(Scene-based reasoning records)
* * *

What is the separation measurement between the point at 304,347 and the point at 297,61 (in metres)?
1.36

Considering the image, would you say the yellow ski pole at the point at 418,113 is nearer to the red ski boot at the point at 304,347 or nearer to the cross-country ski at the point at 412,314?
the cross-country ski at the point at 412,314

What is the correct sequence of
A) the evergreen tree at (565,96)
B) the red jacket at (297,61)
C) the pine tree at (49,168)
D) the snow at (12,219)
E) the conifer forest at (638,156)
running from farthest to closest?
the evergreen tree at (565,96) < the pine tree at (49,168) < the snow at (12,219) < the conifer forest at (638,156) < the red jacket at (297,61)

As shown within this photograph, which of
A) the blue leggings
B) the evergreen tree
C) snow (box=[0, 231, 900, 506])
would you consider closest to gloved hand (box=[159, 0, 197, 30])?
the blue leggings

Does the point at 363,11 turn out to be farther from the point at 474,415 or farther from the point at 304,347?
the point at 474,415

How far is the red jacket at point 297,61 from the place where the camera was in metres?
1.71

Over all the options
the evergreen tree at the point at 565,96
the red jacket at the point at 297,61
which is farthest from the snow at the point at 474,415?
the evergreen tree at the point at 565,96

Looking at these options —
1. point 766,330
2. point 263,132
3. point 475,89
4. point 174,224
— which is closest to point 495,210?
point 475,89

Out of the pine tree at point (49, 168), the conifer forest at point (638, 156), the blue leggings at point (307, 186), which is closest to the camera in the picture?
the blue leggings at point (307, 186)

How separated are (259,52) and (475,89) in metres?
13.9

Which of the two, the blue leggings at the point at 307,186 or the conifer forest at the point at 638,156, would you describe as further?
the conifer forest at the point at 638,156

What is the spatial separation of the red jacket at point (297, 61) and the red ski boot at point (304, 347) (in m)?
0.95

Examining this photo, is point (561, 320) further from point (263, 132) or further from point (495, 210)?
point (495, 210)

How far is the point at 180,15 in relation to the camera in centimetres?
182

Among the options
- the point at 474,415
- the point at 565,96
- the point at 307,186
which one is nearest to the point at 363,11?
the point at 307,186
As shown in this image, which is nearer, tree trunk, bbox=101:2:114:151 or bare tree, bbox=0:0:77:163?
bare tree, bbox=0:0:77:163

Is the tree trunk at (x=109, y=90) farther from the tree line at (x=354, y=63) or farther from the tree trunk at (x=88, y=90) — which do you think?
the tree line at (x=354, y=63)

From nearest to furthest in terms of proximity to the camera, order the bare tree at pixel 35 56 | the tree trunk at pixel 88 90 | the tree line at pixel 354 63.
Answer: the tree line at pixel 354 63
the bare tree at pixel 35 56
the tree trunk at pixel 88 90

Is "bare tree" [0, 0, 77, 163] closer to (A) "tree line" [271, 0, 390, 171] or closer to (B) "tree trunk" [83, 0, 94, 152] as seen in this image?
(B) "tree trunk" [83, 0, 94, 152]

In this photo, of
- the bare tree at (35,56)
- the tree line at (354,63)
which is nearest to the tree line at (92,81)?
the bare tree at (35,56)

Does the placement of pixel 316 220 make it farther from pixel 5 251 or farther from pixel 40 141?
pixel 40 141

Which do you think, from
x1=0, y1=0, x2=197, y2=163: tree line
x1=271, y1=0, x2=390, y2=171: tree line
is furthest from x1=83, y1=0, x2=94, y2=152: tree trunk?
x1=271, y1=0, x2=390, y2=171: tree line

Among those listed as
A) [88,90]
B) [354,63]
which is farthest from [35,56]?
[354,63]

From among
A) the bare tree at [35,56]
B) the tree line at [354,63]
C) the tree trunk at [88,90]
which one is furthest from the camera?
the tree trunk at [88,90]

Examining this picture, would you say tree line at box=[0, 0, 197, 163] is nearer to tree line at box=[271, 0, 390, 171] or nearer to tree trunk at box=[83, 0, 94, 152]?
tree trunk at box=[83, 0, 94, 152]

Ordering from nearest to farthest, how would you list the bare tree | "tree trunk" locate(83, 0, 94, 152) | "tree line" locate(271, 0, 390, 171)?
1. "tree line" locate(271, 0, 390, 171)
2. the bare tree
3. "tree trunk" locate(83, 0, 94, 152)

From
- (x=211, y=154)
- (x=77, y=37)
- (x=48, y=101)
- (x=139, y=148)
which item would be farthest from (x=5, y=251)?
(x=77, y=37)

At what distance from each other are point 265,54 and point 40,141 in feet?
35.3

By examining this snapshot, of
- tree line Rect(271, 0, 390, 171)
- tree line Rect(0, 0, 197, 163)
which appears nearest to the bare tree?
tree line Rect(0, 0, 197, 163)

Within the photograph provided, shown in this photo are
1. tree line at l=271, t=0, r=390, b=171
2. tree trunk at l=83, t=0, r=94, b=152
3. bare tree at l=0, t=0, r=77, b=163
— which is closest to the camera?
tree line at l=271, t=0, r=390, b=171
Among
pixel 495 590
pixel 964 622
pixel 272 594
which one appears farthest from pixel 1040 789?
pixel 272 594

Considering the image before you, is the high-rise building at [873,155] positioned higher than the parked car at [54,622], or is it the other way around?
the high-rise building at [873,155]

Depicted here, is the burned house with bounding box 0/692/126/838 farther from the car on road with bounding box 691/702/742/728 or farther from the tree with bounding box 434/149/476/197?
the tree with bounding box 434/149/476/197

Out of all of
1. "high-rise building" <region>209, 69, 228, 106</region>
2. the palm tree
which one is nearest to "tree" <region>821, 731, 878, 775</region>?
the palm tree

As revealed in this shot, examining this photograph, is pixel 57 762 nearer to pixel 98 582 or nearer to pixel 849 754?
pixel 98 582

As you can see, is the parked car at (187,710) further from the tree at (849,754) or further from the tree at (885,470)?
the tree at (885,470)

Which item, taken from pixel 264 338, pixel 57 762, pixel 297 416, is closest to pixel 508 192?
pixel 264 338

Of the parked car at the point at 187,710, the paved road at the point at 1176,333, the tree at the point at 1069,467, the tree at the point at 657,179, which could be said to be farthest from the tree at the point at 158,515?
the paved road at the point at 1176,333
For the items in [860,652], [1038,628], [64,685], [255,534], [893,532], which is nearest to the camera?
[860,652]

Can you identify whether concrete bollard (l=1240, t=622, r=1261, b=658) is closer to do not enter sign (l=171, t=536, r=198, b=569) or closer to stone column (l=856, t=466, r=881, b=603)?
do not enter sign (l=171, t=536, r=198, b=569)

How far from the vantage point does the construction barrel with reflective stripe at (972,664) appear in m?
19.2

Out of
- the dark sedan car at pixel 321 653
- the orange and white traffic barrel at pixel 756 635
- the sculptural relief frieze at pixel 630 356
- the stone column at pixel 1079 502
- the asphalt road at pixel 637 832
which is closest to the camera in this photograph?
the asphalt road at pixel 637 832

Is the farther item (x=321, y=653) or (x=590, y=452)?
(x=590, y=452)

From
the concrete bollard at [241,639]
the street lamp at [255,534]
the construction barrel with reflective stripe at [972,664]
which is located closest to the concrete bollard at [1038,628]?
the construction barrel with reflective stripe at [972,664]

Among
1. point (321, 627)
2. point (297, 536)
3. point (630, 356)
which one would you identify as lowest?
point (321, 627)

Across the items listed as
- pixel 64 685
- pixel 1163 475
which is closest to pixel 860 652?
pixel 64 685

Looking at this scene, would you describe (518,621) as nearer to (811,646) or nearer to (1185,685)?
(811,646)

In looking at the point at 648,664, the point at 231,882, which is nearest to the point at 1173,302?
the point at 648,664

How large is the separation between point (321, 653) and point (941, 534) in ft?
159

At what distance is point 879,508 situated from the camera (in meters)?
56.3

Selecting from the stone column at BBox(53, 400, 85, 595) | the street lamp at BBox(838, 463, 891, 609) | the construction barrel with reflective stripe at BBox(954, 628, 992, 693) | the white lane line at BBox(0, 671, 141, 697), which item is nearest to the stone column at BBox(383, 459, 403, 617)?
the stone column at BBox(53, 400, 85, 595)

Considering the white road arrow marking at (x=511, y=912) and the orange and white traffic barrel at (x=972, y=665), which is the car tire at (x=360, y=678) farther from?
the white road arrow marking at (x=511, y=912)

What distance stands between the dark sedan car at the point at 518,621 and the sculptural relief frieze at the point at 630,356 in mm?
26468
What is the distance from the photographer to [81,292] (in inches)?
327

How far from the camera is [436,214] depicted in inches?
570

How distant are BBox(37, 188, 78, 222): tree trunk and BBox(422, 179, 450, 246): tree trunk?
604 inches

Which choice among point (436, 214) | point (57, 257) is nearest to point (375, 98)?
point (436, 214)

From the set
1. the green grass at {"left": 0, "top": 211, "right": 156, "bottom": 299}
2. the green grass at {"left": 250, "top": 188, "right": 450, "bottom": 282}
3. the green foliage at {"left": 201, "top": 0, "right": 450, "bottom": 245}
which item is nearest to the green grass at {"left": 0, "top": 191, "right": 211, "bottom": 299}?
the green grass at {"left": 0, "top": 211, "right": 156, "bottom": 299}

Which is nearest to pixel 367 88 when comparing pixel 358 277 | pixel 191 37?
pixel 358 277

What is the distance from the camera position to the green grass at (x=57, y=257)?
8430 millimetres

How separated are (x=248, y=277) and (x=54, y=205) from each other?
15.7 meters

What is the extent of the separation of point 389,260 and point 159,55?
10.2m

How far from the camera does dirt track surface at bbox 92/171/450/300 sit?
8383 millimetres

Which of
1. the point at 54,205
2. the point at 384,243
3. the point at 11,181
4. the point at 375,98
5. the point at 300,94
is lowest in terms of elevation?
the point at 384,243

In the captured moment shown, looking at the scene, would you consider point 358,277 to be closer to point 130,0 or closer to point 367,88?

* * *

YOUR INSTRUCTIONS → Print exactly the lines from the one with "At what distance is" through the end of the data, inclusive.

CORRECT RESPONSE →
At what distance is point 879,508 situated from the camera (in meters)?
56.3

Selecting from the stone column at BBox(53, 400, 85, 595) | the street lamp at BBox(838, 463, 891, 609) | the construction barrel with reflective stripe at BBox(954, 628, 992, 693) | the white lane line at BBox(0, 671, 141, 697), which item is nearest to the stone column at BBox(383, 459, 403, 617)?
the stone column at BBox(53, 400, 85, 595)

Considering the white road arrow marking at (x=511, y=912) and the orange and white traffic barrel at (x=972, y=665), which is the car tire at (x=360, y=678) farther from?
the white road arrow marking at (x=511, y=912)

What distance stands between the dark sedan car at the point at 518,621 and the sculptural relief frieze at the point at 630,356 in mm?
26468
What is the distance from the photographer to [81,292] (in inches)?
327

How far from the camera is [436,214] depicted in inches?
570

How distant are BBox(37, 188, 78, 222): tree trunk and BBox(422, 179, 450, 246): tree trunk?
604 inches

Which choice among point (436, 214) | point (57, 257) is nearest to point (375, 98)?
point (436, 214)

From the set
1. the green grass at {"left": 0, "top": 211, "right": 156, "bottom": 299}
2. the green grass at {"left": 250, "top": 188, "right": 450, "bottom": 282}
3. the green foliage at {"left": 201, "top": 0, "right": 450, "bottom": 245}
which item is nearest to the green grass at {"left": 0, "top": 191, "right": 211, "bottom": 299}?
the green grass at {"left": 0, "top": 211, "right": 156, "bottom": 299}

Which is nearest to pixel 367 88 when comparing pixel 358 277 | pixel 191 37?
pixel 358 277

What is the distance from the camera position to the green grass at (x=57, y=257)?
8430 millimetres

How separated are (x=248, y=277) and (x=54, y=205) from each other?
15.7 meters

What is the extent of the separation of point 389,260 and point 159,55?
10.2m

How far from the camera does dirt track surface at bbox 92/171/450/300 sit?
8383 millimetres

Which of
1. the point at 54,205
2. the point at 384,243
3. the point at 11,181
4. the point at 375,98
5. the point at 300,94
is lowest in terms of elevation?
the point at 384,243

In the captured moment shown, looking at the scene, would you consider point 358,277 to be closer to point 130,0 or closer to point 367,88?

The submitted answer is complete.